2 Elementos exegéticos
2.1 – A composição do texto
Ele é composto de duas subunidades literárias ligadas entre si. A primeira abrange os v. 21-23 e fala da morte e ressurreição de Jesus. A segunda subunidade inclui os v. 24-28 e trata, essencialmente, do preço do seguimento de Jesus. Em Mateus 16.21s., Jesus prediz pela primeira vez sua morte e ressurreição (Mc 8.31-33; Lc 9.22). Isso ocorre mais duas vezes de forma explícita (Mt 17.22-23 par; Mt 20.17-19 par). Em Mateus, também há indicações indiretas à morte e ressurreição (por exemplo: Mt 12.14; Mc 3.6; Mt 12.38-42). Portanto, morte e ressurreição são núcleo inerente ao ministério de Jesus de Nazaré.

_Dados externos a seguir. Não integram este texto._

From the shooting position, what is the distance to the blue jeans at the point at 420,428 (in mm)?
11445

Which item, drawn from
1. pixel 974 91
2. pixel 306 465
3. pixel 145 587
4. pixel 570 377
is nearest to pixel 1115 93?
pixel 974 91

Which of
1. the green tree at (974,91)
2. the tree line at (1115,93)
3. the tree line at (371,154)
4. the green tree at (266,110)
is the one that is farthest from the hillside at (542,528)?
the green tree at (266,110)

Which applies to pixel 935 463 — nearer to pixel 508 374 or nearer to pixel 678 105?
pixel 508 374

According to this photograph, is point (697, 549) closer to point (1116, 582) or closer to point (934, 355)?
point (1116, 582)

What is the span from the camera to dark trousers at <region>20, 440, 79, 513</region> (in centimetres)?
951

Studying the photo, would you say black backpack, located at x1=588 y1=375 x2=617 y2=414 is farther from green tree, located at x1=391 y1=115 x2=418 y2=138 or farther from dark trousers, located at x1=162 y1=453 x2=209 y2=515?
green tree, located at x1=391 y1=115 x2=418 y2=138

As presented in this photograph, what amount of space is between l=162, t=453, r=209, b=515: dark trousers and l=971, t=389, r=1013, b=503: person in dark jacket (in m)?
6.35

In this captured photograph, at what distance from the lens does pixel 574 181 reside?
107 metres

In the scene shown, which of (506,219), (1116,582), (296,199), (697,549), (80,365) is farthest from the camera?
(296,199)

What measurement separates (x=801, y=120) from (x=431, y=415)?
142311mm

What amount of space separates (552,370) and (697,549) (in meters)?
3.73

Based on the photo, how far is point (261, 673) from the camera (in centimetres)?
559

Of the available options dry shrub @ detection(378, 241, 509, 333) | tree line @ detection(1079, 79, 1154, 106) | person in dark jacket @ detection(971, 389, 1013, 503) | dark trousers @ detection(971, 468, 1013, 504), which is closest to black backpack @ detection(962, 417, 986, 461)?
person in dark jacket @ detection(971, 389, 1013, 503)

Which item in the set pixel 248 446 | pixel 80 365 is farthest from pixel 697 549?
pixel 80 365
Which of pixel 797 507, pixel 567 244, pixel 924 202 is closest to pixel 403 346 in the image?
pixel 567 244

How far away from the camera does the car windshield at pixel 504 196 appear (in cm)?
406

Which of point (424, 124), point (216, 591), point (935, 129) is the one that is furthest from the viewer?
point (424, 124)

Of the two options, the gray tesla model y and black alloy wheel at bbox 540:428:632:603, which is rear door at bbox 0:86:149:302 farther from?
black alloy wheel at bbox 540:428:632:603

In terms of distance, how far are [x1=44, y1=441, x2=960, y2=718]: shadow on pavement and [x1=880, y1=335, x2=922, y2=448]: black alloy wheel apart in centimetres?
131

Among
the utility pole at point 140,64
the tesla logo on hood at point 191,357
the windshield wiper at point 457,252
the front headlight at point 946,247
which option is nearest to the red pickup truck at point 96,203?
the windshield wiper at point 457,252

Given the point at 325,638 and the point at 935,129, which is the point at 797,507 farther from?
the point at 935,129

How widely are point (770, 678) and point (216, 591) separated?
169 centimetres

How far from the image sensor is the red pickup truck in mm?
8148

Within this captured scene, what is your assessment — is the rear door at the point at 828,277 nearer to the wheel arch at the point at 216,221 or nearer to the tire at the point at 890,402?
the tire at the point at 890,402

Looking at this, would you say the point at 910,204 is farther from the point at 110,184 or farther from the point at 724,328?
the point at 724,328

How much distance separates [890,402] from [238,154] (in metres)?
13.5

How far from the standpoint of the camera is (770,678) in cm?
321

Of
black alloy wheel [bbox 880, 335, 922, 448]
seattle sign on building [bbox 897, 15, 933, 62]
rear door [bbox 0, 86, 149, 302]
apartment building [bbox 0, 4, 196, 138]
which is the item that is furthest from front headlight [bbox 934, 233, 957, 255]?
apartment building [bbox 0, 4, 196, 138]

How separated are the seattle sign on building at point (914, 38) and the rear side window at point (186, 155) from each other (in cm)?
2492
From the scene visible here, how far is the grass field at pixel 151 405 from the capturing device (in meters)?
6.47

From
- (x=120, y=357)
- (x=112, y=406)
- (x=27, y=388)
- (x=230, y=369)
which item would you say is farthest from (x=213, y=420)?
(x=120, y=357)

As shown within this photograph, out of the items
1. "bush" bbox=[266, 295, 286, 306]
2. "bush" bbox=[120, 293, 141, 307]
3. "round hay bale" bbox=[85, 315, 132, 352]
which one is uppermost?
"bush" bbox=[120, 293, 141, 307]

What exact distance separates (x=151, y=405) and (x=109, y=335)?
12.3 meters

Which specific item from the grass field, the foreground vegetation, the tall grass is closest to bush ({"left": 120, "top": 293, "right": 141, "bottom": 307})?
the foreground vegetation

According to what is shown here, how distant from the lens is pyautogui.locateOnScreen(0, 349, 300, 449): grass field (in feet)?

2.2 – O contexto literário
É importante observar que o texto não está solto no ar, pois ajuda a entender o impacto dele sobre as pessoas diretamente envolvidas: os discípulos, com destaque para o nome de Pedro. No texto precedente, Jesus pergunta a seus discípulos: “Mas vós... quem dizeis que eu sou?” (v.15). Pedro – porta-voz dos doze – responde sem hesitar: “Tu és o Cristo, o Filho do Deus vivo” (v. 16). Essa é a mais precisa definição e confissão teológica a Jesus Cristo feita por alguém no evangelho (Jo 6.68-69). Ela é confirmada por Jesus como revelação de “meu Pai, que está nos céus” (Mt 16.17) e é acompanhada da mais profunda promessa feita a alguém na terra (Mt 16.18-19). Imediatamente após o texto para a pregação, Mateus traz o episódio da transfiguração, no qual a realidade de Deus irrompe de forma extraordinária na realidade humana. Portanto o texto da pregação é sustentado pela realidade da revelação.

2.3 – Vínculos internos
“Desde esse tempo, começou Jesus Cristo a mostrar a seus discípulos que lhe era necessário... sofrer...” (v. 21). Essas palavras provocam uma reação em cadeia: Pedro protesta com veemência (v. 22). Jesus, por sua vez, contra-reage com palavras fortíssimas: “... Arreda, Satanás!” (v. 23a). Arreda (opisô moy) é linguagem de chamamento ao discipulado (Mt 4.19). Ademais, as duas subunidades literárias (v. 21-23 e v. 24-28) estão estreitamente ligadas entre si pelo advérbio “então”. Ligação semelhante acontece entre o texto da confissão de Pedro e nosso texto: “Desde esse tempo” (v. 21a). Portanto o advérbio “então” sugere que os v. 24-28 surgiram a partir do protesto de Pedro contra o sofrimento de Jesus.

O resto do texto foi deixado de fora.